The Paria Peninsula in eastern Venezuela exposes an E-W oriented mountain belt bounded by the El Pilar dextral fault to the south and the El Coche dextral fault to the north. This narrow (5-10 km wide) belt is composed of deformed and metamorphosed sediments that were deposited on the northern South American passive margin in early Mesozoic time. The metamorphic grade, mostly greenschist facies, decreases from north to south in a direction perpendicular to the trend of the metamorphic belt. In the north, ductilely deformed pelitic schist, quartzite, and gneiss with high amplitude isoclinal recumbent folds characterize the structural grain. Foliation dips shallowly (15-35°) to the south and strikes NE-SW, oblique to the E-W strike-slip system. The stretching lineation is consistently oblique, plunging moderately to the SW. In the south, marble and metasandstone moderately deformed in low amplitude isoclinal folds preserve original sedimentary structures. Foliation dips more steeply (35-90°) to the south and strikes subparallel to the strike-slip system. Stretching lineation plunges variably to the SW. In general, sense of shear criteria parallel to lineation show top to SW relations (oblique-normal shear) consistently throughout the region, indicating increased uplift of the northern part of the belt. Quartz c-axes fabric patterns from samples along and across the region suggest basal slip system under relatively low temperature, and top-to-southwest sense of shear. Apatite fission-track ages range from 29 Ma in the south to 5 Ma in the north, indicating recent exhumation of the rocks to the north. Given the field geometries and fabric elements shown by this region, and based on the thermochronologic results, a model has been proposed to account for the exhumation and deformation of this belt. In this model, the Caribbean oceanic lithosphere acts as a wedged-indentor that deforms the softer continental South American crust.
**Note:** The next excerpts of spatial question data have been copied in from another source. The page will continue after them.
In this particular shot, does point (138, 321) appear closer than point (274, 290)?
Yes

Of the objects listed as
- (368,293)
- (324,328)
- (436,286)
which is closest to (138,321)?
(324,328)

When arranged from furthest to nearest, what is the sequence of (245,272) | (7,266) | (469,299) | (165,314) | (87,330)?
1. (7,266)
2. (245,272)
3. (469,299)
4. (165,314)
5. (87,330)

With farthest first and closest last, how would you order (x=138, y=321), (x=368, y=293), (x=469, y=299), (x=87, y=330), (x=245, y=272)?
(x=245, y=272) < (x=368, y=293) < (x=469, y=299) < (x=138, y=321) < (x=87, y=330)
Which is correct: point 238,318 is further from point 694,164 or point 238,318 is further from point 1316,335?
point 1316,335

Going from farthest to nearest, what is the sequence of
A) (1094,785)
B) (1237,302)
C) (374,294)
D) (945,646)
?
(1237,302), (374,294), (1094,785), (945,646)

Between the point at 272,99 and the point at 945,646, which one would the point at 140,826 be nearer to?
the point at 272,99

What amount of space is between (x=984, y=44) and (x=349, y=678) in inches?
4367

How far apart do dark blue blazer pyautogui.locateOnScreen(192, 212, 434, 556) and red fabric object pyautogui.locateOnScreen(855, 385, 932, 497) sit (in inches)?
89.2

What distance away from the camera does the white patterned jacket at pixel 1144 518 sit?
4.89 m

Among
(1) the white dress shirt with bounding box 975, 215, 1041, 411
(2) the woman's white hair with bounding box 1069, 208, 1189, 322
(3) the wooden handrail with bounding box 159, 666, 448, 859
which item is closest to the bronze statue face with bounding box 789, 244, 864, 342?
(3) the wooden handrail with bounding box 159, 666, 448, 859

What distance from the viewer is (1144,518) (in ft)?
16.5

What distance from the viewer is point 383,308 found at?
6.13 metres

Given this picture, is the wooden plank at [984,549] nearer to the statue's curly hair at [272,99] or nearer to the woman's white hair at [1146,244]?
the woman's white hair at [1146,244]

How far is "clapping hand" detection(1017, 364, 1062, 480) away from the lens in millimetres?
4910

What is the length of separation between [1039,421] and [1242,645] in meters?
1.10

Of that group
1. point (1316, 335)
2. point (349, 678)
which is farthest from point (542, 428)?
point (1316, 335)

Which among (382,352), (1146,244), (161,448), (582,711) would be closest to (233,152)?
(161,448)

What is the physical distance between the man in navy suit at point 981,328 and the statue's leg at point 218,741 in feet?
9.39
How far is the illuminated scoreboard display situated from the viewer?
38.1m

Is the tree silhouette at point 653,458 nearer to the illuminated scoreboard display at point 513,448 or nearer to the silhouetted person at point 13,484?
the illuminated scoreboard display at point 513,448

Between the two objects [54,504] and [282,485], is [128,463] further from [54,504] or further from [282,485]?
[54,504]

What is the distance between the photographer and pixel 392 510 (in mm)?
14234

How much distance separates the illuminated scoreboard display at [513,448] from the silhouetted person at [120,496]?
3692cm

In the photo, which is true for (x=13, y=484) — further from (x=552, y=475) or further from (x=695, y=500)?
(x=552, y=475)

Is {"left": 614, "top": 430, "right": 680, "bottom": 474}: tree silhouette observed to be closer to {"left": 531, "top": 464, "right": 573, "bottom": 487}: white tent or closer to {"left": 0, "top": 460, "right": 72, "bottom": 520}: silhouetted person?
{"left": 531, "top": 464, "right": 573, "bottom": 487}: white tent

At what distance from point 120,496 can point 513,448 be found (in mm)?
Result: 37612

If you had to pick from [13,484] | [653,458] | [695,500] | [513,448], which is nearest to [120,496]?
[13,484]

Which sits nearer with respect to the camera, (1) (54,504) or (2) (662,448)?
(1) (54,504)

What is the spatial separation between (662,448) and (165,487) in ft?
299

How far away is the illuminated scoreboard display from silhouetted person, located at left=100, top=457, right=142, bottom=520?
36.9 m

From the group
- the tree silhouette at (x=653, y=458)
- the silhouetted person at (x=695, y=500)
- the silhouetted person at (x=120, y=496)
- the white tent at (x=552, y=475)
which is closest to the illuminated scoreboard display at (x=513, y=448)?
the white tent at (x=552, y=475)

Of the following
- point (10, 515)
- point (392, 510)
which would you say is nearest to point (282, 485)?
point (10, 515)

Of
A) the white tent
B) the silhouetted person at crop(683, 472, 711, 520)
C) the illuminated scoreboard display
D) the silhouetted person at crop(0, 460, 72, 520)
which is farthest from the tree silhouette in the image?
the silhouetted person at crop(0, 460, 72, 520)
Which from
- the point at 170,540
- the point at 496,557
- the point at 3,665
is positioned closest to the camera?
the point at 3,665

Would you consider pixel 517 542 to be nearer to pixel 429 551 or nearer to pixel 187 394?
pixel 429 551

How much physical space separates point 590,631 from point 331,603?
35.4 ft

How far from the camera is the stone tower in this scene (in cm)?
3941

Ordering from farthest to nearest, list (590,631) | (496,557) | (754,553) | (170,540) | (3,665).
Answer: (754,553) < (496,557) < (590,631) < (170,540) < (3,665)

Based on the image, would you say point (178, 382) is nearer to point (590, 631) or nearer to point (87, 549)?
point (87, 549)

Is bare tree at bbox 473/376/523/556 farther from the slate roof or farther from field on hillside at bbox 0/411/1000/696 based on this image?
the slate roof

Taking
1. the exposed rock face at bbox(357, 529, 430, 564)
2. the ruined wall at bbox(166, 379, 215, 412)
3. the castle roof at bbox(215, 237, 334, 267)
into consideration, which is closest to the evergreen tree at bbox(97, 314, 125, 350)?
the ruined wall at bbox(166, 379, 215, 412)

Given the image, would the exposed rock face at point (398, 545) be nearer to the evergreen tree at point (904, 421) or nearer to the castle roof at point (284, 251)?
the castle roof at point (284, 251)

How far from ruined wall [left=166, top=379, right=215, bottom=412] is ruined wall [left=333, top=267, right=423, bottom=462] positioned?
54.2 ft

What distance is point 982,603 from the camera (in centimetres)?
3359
Deformation is concentrated in the orogenic wedge that accumulates strain (metamorphic belt). According to this model, strain decreases southward, oblique lineation result from a combination of wrenching and upward extrusion, exhumation rate increases to the north, and deformation ages are expected to young to the east due to advancing and diachronous oblique collision.